How to add more fulltext sources #62

talentoscope · 2016-09-20T21:21:20Z

This software is simply astounding.

I'd love to know, as would many, exactly how to add multiple sources of information.
Ideally by adding more documents to solr for indexing, such as other Wikis, Project Gutenberg texts, etc. I assume these would all be processed with the fulltext search using solr whether there is a dbpedia clue or not?

Please help.

pasky · 2016-09-21T19:11:09Z

Documenting this is a subject of #17 but it is not possible out of the box, only in principle. (The architecture allows it, but there is no explicit code support for querying multiple Solr indices. Sure, you could just make sure IDs are non-duplicate and index everything in a single Solr collection, as a starting point...)

talentoscope · 2016-09-21T19:27:20Z

Thanks for the reply. Will look at doing that, and maybe playing with the code to add multiple instances of solr (or multiple collections).

pasky · 2016-09-21T19:33:57Z

Any contributions to the code or just to the documentation will be welcome!

talentoscope · 2016-09-21T19:36:05Z

Will definitely be contributing code back if I come up with anything, just
getting up to speed with the code.
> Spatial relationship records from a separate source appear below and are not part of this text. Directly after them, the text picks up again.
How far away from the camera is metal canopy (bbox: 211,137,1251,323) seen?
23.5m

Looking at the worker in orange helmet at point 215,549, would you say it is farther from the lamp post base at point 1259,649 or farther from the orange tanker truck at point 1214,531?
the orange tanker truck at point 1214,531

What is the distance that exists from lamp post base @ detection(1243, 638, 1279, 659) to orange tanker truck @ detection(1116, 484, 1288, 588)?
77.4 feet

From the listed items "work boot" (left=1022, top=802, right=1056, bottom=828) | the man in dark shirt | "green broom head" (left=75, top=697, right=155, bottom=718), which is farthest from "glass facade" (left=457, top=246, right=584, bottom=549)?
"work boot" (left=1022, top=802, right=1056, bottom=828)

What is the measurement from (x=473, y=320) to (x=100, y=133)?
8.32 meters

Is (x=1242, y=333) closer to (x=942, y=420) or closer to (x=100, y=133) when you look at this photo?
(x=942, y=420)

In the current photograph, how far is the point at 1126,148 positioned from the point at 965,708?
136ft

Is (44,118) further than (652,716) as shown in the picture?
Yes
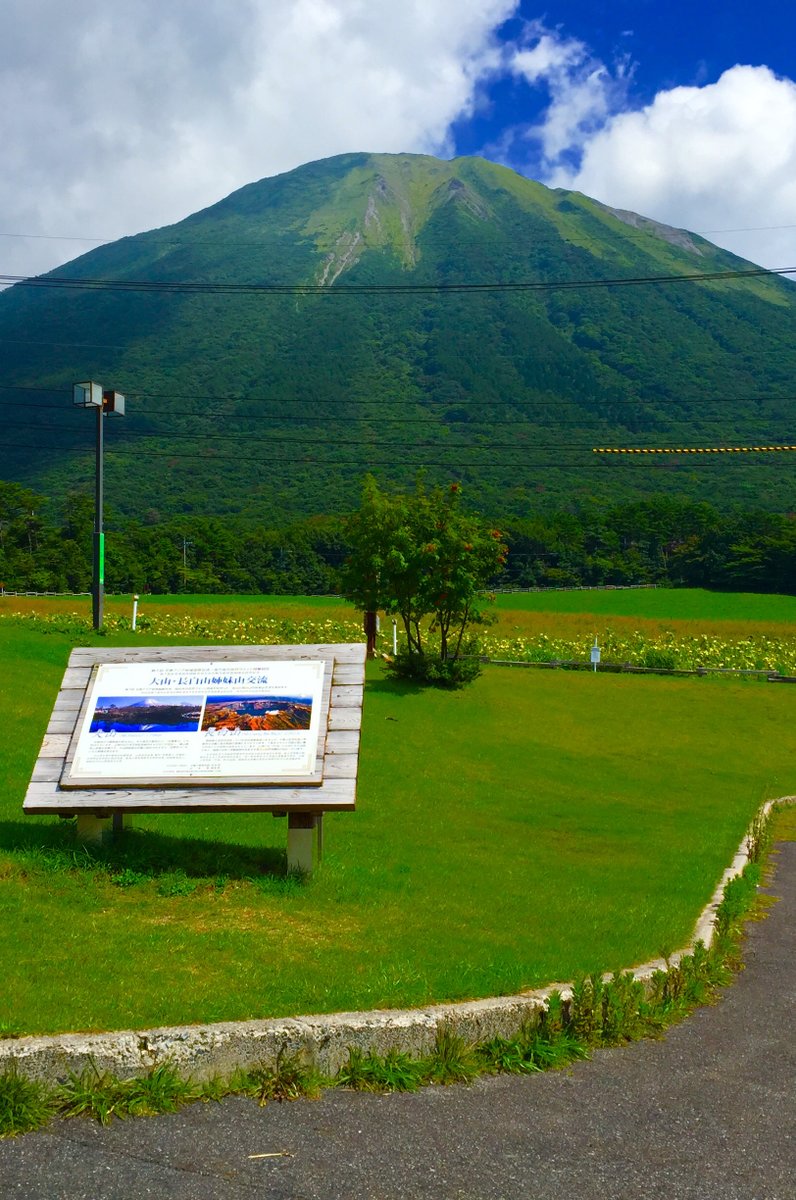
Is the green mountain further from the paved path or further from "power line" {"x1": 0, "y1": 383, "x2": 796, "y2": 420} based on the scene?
the paved path

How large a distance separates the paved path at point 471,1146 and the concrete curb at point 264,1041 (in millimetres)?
249

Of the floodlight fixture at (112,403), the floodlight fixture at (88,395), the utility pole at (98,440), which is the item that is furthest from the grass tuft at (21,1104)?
the floodlight fixture at (112,403)

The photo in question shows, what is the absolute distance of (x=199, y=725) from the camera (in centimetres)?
845

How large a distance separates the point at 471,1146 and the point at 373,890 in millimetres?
3755

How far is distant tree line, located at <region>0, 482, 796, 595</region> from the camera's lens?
3120 inches

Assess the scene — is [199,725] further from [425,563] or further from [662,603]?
[662,603]

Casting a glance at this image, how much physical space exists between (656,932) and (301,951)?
2.60 meters

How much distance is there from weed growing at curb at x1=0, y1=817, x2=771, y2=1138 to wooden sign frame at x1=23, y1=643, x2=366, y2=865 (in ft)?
8.00

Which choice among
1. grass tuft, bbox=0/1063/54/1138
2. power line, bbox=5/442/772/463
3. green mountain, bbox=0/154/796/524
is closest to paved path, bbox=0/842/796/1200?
grass tuft, bbox=0/1063/54/1138

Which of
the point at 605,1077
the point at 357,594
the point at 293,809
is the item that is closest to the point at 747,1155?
the point at 605,1077

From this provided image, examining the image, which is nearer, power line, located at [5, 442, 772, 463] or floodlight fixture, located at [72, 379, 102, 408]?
floodlight fixture, located at [72, 379, 102, 408]

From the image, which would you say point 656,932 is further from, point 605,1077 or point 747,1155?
point 747,1155

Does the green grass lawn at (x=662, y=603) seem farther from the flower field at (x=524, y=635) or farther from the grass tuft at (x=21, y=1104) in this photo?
the grass tuft at (x=21, y=1104)

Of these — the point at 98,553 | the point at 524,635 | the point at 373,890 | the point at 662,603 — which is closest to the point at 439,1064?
the point at 373,890
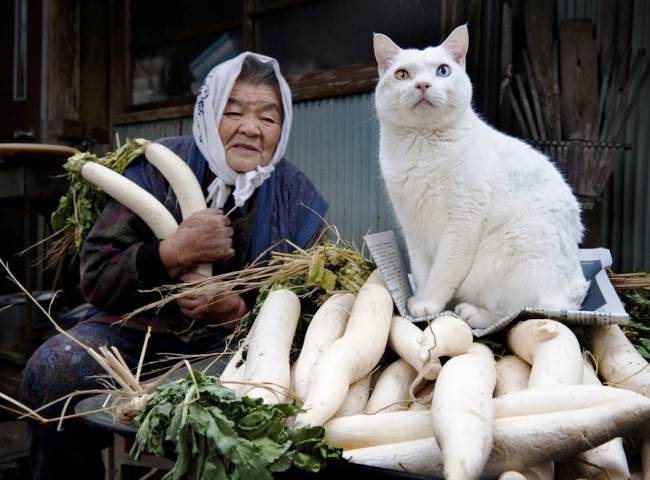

Not used to java.

On Wed, 21 Sep 2016, 20:34 Petr Baudis, [email protected] wrote:

Any contributions to the code or just to the documentation will be
welcome!

—
You are receiving this because you authored the thread.
Reply to this email directly, view it on GitHub
#62 (comment), or mute
the thread
https://github.com/notifications/unsubscribe-auth/AVItTvG0Cu36QVOJKD8MhvpN0kwZ_YZbks5qsYaogaJpZM4KCKAv
.

talentoscope · 2016-09-22T02:01:06Z

Having looked at the code, I really don't think I'm going to be much use there, so instead will create a good dataset of questions sourced from many places, will curate this with question, answer, LAT type and anything else you feel necessary to help towards training the system.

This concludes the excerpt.